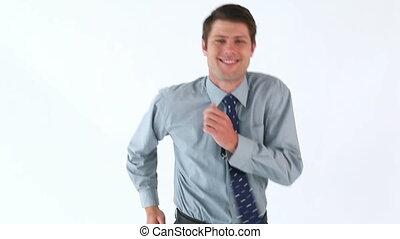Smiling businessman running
★ ★ ★ ★ ★
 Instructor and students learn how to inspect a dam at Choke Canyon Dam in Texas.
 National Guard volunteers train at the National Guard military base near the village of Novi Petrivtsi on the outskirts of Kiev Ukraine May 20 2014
★ ★ ★ ★ ★
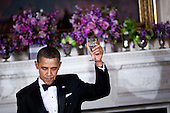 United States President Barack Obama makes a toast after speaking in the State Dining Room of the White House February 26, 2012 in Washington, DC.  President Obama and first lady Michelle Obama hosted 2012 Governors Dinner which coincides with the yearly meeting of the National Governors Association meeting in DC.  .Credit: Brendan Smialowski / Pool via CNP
★ ★ ★ ★ ★
Look above for the line holding "Instructor and students", then set down exactly that line and every line after it up to and including the line holding "National Guard volunteers", with nothing else.

 Instructor and students learn how to inspect a dam at Choke Canyon Dam in Texas.
 National Guard volunteers train at the National Guard military base near the village of Novi Petrivtsi on the outskirts of Kiev Ukraine May 20 2014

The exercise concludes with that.